Tirées des rapports annuels des 6 grandes banques.

 

Et pourquoi pas un taux fixe d’imposition de 28% ?

Il serait temps de rehausser la fiscalité des entreprises et des classes aisées. Mais dans le contexte de la concurrence fiscale accrue entre les pays que nous connaissons actuellement, il est illusoire de proposer aujourd’hui de rehausser la fiscalité de toutes les entreprises. Par contre, il serait tout à fait envisageable de le faire pour les entreprises qui sont actives dans des secteurs protégés de la concurrence ou fortement réglementés. Ce qui est justement le cas des banques qui, comme nous l’avons montré, sont assurées d’un flux constant de profits. Dans le graphique suivant nous examinons les résultats qu’aurait donnés un taux d’imposition fixe de 28% pour les banques, c’est-à-dire le taux d’imposition des entreprises qui était en vigueur en 2004, avant le début des réformes conservatrices. Nous les comparons aux impôts effectifs qu’elles ont versés pour la période 2004-2018.

 

Graphique 2. Évolution comparée de l’impôt réel et d’un impôt fixe à 28% pour les 6 grandes banques canadiennes, 2004-2018.

Tirées des rapports annuels des 6 grandes banques.

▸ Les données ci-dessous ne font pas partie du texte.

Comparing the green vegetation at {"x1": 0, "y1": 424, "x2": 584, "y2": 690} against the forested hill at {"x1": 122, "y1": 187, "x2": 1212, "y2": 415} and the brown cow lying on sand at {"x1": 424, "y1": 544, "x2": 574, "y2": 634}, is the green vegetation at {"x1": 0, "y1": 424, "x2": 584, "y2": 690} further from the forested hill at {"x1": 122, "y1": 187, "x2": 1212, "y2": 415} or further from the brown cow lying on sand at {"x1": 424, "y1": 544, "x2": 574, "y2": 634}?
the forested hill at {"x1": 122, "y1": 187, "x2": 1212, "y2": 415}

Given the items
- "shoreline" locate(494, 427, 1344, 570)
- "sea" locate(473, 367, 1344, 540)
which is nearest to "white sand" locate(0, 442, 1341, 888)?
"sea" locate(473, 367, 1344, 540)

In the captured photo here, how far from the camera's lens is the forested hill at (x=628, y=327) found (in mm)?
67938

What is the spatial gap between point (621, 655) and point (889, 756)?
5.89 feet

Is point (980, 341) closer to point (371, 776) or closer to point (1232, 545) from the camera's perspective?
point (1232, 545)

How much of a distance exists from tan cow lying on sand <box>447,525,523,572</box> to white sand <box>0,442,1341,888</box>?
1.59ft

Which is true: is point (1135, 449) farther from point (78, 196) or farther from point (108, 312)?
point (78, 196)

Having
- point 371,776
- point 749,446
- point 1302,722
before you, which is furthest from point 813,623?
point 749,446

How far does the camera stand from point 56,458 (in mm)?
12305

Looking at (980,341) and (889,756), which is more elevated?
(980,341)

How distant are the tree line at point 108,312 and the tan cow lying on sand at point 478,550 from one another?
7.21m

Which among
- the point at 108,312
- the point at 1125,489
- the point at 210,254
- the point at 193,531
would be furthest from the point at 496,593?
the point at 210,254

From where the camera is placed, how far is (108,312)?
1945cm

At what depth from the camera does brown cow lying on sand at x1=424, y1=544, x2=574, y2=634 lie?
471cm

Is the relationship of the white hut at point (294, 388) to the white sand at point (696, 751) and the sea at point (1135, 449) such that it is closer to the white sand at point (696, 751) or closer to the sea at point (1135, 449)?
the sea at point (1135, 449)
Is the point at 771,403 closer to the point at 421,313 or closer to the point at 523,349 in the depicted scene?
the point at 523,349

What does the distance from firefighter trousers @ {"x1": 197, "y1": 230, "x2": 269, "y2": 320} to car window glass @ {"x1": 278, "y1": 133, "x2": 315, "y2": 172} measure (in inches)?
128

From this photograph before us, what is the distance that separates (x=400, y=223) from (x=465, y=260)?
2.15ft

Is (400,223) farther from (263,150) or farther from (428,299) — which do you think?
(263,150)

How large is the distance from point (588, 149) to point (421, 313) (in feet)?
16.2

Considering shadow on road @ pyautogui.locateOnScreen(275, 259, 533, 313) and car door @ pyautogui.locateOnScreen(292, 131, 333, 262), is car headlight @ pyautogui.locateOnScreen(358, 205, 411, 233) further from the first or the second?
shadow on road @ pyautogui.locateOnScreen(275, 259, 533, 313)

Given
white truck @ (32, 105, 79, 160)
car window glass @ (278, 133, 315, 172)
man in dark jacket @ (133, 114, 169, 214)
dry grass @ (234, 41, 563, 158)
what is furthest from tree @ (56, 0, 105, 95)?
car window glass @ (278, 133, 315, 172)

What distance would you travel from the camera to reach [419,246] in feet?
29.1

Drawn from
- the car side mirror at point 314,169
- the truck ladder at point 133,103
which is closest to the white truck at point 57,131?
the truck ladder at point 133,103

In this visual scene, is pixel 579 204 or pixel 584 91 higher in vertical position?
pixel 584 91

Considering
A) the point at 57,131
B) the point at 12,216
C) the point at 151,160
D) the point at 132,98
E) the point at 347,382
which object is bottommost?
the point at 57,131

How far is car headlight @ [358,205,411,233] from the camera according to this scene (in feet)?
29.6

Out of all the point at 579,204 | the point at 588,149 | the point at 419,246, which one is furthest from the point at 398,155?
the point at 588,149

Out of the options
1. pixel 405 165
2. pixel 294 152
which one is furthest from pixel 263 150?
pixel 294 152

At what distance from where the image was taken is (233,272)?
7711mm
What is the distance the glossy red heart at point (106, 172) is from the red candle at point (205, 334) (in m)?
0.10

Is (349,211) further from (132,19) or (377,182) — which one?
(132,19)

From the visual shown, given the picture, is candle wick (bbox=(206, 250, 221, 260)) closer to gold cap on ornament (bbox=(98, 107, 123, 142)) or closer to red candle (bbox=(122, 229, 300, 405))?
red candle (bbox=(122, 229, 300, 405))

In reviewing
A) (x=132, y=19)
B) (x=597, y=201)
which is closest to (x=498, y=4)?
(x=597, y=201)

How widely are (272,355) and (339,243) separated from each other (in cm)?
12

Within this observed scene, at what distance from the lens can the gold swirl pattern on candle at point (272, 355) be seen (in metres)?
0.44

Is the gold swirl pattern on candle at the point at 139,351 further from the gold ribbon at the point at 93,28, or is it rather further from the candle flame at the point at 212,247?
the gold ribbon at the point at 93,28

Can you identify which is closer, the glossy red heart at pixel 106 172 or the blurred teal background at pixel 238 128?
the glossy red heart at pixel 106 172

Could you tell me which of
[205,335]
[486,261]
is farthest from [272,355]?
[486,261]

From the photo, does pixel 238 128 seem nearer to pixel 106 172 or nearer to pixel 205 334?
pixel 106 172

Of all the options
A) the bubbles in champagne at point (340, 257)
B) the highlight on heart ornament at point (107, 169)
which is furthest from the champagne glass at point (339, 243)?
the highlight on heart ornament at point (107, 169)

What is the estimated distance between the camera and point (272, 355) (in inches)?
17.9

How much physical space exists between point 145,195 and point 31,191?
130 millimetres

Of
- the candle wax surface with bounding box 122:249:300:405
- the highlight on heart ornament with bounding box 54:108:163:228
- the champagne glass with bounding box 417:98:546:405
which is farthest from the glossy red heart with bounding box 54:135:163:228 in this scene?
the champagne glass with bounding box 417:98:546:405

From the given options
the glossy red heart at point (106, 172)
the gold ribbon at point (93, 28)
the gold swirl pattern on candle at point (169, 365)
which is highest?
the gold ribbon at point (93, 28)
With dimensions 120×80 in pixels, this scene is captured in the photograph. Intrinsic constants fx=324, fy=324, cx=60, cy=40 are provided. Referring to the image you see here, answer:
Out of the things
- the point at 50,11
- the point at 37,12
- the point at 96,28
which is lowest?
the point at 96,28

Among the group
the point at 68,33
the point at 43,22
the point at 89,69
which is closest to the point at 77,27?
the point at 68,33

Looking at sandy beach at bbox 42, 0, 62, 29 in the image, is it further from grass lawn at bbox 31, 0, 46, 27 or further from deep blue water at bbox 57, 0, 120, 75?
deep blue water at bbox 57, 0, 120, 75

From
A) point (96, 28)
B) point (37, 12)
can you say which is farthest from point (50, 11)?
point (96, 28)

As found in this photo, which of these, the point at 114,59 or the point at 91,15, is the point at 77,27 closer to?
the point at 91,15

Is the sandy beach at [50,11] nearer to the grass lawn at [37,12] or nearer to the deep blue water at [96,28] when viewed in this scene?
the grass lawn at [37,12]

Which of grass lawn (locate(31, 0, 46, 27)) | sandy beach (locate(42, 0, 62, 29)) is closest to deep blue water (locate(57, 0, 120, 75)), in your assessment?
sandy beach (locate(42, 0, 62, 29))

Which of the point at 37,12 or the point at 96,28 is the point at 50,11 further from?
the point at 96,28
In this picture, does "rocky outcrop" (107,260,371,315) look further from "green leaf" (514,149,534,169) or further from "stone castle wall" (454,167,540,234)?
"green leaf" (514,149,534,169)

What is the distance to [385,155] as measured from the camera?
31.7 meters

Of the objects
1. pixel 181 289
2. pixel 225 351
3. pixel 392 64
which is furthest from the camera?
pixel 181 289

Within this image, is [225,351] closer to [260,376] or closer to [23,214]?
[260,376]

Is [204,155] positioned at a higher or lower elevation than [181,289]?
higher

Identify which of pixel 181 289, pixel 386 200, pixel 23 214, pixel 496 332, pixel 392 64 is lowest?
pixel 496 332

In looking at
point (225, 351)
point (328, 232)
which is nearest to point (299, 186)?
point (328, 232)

Alors que les impôts versés par les six grandes banques canadiennes pendant cette période s’élevaient à 98,5 milliards $, un taux d’imposition fixe de 28% aurait plutôt engendré des revenus de 134,5 milliards $ pour les divers ordres de gouvernement, soit la rentrée supplémentaire de la jolie somme de 36 milliards $ sur l’ensemble de la période de 14 ans. On parle d’un revenu de 16,1 milliards $ pour la seule année 2018, comparativement aux 12,5 milliards $ effectivement versés au fisc, sur la base des bénéfices de plus de 57 milliards $ que les banques ont générés l’an dernier. Au final, ce serait un bien petit effort pour les banques et leurs actionnaires, mais néanmoins un grand pas pour le bien public.